The great Moghul emperor Akabar has been known to plant as many as 100,000 mango trees in Lakhi Bagh in Darbhanga, Bihar. Now, the National Fruit of India, International Mango Festival is now conducted in Delhi every year that displays the wide range of traditionally favorite Indian varieties along with the latest discoveries of mango varieties that are tasty, healthy and quick to bear fruits. It allows the visitors to taste the different flavors of the mangoes, buy a tree for your fruit garden and impart knowledge about cultivating mangoes. This summer fruit may or may not have one big large seed that is not edible but are usable in making different medicines.

The Nutrient Value:

    Mango is rich in a variety of phytochemicals and nutrients that qualify it as a model "superfruit", a term used to highlight potential health value of certain edible fruits. The fruit is high in prebiotic dietary fiber, vitamin C, polyphenols and carotenoids.

    Mangos are an excellent source of vitamins C and A, both important antioxidant nutrients. Vitamin C promotes healthy immune function and collagen formation. Vitamin A is important for vision and bone growth.

    Mangos are a good source of dietary fiber. Diets low in fat and high in fiber-containing grain products, fruits, and vegetables are associated with a reduced risk of some types of cancer.
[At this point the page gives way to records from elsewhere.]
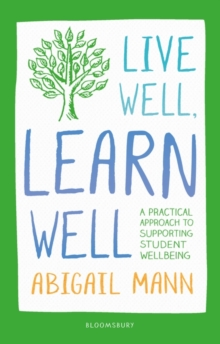 Live Well, Learn Well : A practical approach to supporting student wellbeing - Mann, Abigail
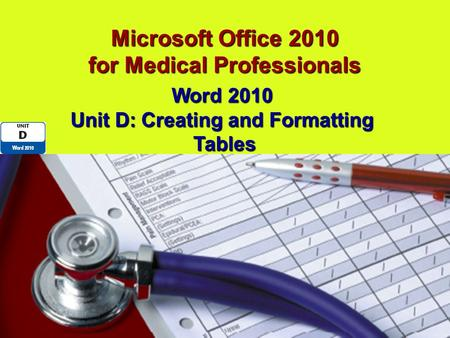 Microsoft Office 2010 for Medical Professionals Word 2010 Unit D: Creating <strong>and</strong> Formatting Tables.
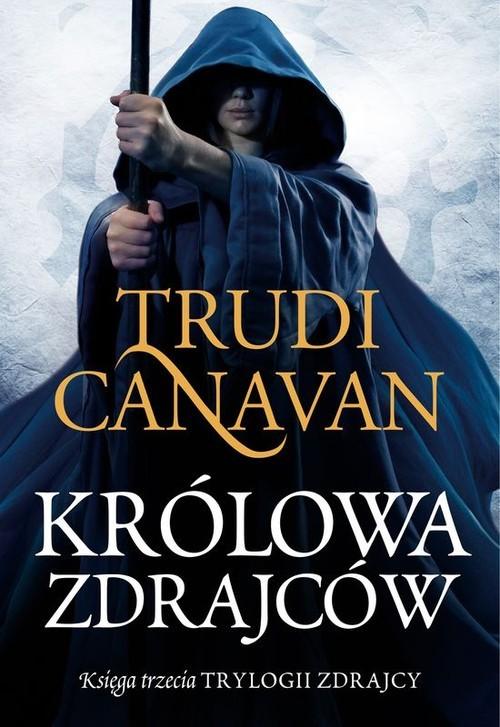 okładka Królowa zdrajców Księga trzecia Trylogii Zdrajcy, Książka | Canavan Trudi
    Mangos contain over 20 different vitamins and minerals.

    Mangos scored 93 out of 100 on the recently introduced NuVal scoring system for overall nutritional quality.

How to cut a Mango?

Love mango but don’t like wearing it? Follow these steps and you can enjoy this juicy fruit without getting sticky. The easiest Way to Cut a Mango is "Inside Out" Mango Cutting Method A mango has one long, flat seed in the center of the fruit. Once you learn how to work around the seed, the rest is easy. Always use a clean knife and cutting board to cut a mango. If you`ve handled or cut any type of meat or seafood, you must ALWAYS sanitize your hands, work area, utensils and cutting board before handling or cutting any fruits or vegetables, including mangoes.

    Stand the mango on your cutting board stem end down and hold. Place your knife about 1/4" from the widest center line and cut down through the mango. Flip the mango around and repeat this cut on the other side. The resulting ovals of mango flesh are known as the "cheeks". What`s left in the middle is mostly the mango seed.

    Cut parallel slices into the mango flesh, being careful not to cut through the skin. Turn the mango cheek 1/4 rotation and cut another set of parallel slices to make a checkerboard pattern.

    Turn the scored mango cheek inside out by pushing the skin up from underneath.

    Scrape the mango chunks off of the skin, using a knife or a spoon.